Before I get too ahead of myself, allow me to make the proper introductions. My name is Kalyse Houston and I am a 21 year old from Houston, Texas. I’m a senior history major and art minor at my illustrious HBCU, Prairie View A&M University! I’ve worked for the history department as a student researcher since my freshman year under Dr. Marco Robinson with the assistance and guidance of Ms. Phyllis Earles and Dr. Melanye Price. I would not be where I am without these instrumental people. Under their supervision and direction, I have had the opportunity to conduct research, attend and present at symposiums, and even travel within this researcher position.

One fateful day Ms. Earles told me about this internship opportunity, the Preservation Scholars, and recommended the opportunity to me. Then Dr. Robinson followed suit and recommended it to me as well. Then, as gently as a brick, they continued to recommend this opportunity and tell me about the Preservation Scholars Program. I believe they were adamant about this position because of the opportunity of becoming this year's Clay Scholar. The Matthew Honer and Larutha Odom Clay Preservation Scholars Endowment, created in memory of Larutha M. Odom Clay, provides a stipend to a Prairie View A&M University student intern. This guarantees one student from PVAMU the privilege of obtaining an internship. I applied, was interviewed, and was then accepted as this year's Clay Scholar!
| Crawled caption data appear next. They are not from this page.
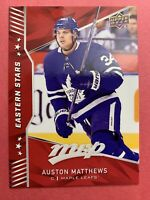 2018-19 Upper Deck MVP Eastern Stars #ES-3 Auston Matthews Toronto Maple Leafs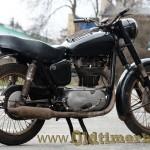 Junak M07 z 1959 roku 10
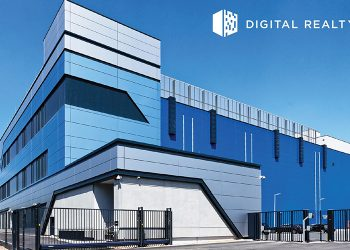 Mapletree bought 10 data centers for $557 million from Digital Realty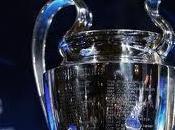Champion's league 2011/2012. ripartizione degli introiti club partecipanti
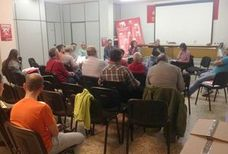IU Astorga presenta una moción en defensa de las juntas vecinales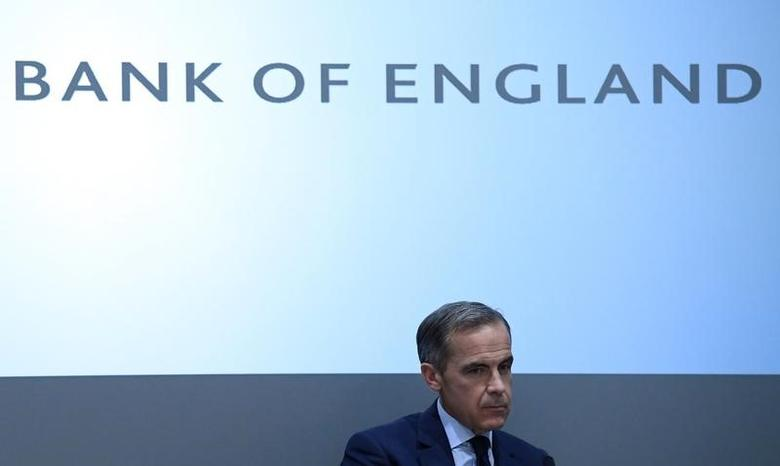 Britain's Bank of England Governor Mark Carney listens after delivering a speech at the London School of Economics in London, Britain, January 16, 2017. REUTERS/Toby Melville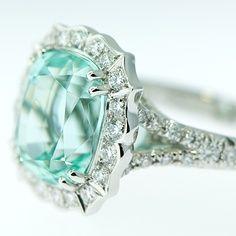 6.0ct Rare Blue Tourmaline Platinum Handforged ring by Von Bargens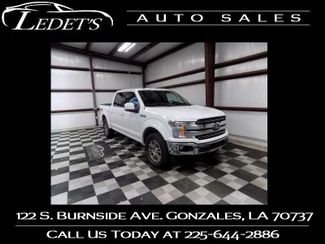 2018 Ford F-150 LARIAT 4WD - Ledet's Auto Sales Gonzales_state_zip in Gonzales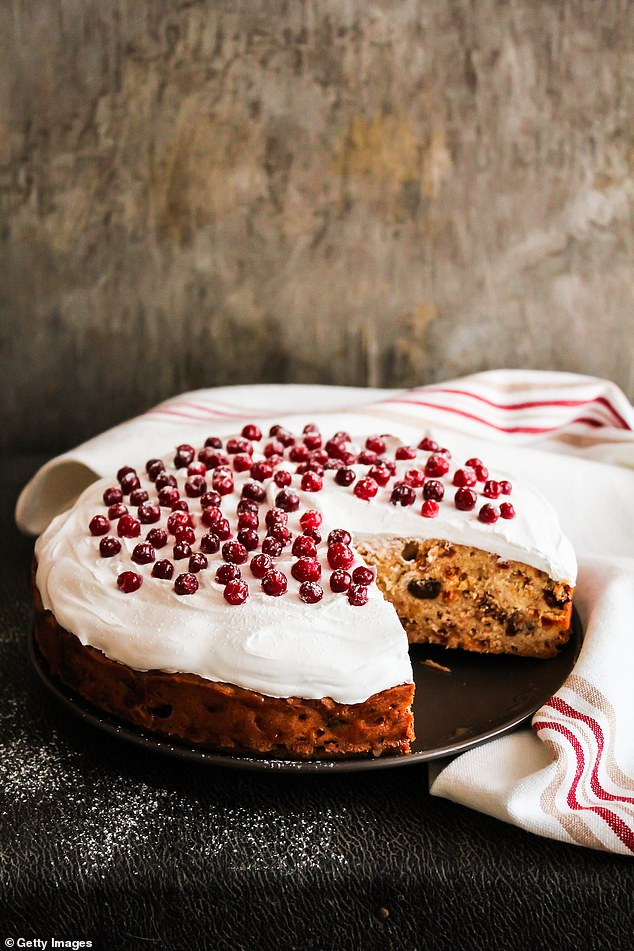This delightful Christmas cake includes baked dried fruit, pineapple, chopped nuts, spices and vanilla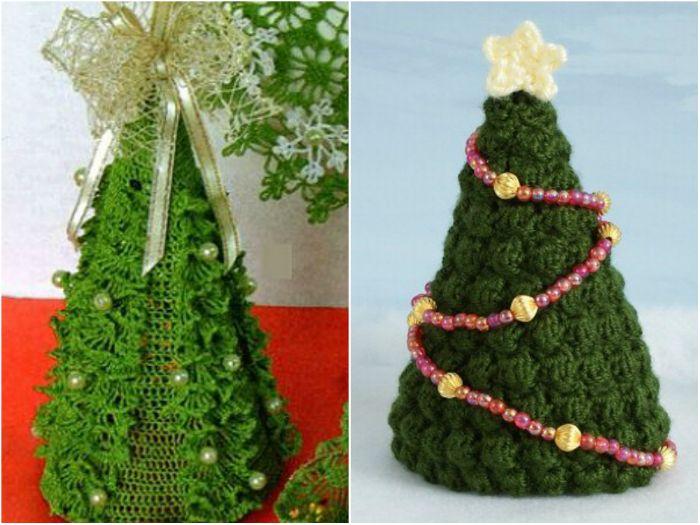 Прекрасные новогодние елочки, связанные крючком.
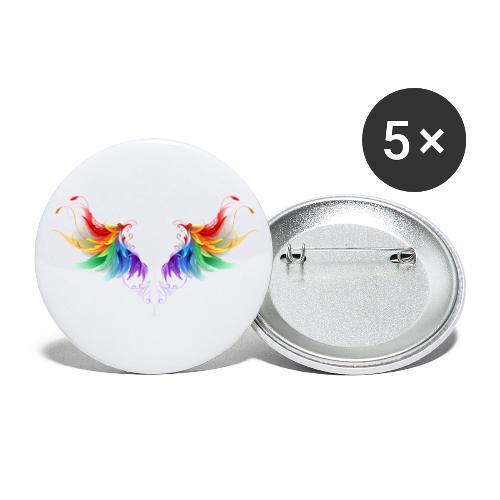 Ailes d'Archanges aux belles couleurs vives - Lot de 5 grands badges (56 mm)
Panoramic view of a wooden museum building with a statue of an early Texas family in front

The majority of my work here is within the Historic Sites Division at San Felipe de Austin State Historic Site assisting in exhibit development. My work as the exhibit-support on projects at San Felipe de Austin includes research and planning for storylines, object preparation, such as labels, context, etc, archival support, and general research and support for upcoming temporary gallery installations and film projects. This all comes together to help me become a well-rounded museum person, well versed in all that it takes to put a museum together. Then I will reflect on experiences here as part of the Communications Division.

Panoramic view of museum exhibits about early 1800s Texas

So far I’ve done a lot of foundational work starting with my very own archival box! For this work I process files, create a finding guide, and rehouse files. Not the most exciting work but still very important. I also did light readings on all the artifacts. That’s when you see how much light hits an object. This is important because if there’s too much light on an object it can lead to its destruction. I did research, got to scope the museum and the grounds, and explored photo scanning for my first field trip to TSLAC.

TSLAC, or the Texas State Library and Archives Commission, was a great experience. From newspaper articles from the 1940s to the Texas Planning Bulletins from the 1930s there were boxes full of amazing and interesting history. There was also a very long and exhausting box on highways and bridges. The people of the 1940s were very passionate about those bridges! Luckily, they got their bridge.

I’m very excited to continue on this journey and highlight my experiences. I know that this internship will provide me with an amazing foundation and I’m grateful for the opportunity.